Instruction: Copy the data below with "nearest" swapped for "closest" and everything else unchanged, leaving out the pictures.
━━━━━━━━━━━━━━━━
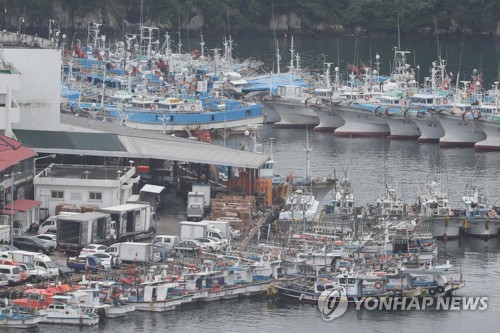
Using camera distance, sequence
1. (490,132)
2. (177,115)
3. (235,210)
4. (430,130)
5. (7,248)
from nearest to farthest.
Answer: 1. (7,248)
2. (235,210)
3. (177,115)
4. (490,132)
5. (430,130)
━━━━━━━━━━━━━━━━
Reply:
Using camera distance, sequence
1. (490,132)
2. (177,115)
3. (235,210)
4. (430,130)
5. (7,248)
from closest to farthest.
Answer: 1. (7,248)
2. (235,210)
3. (177,115)
4. (490,132)
5. (430,130)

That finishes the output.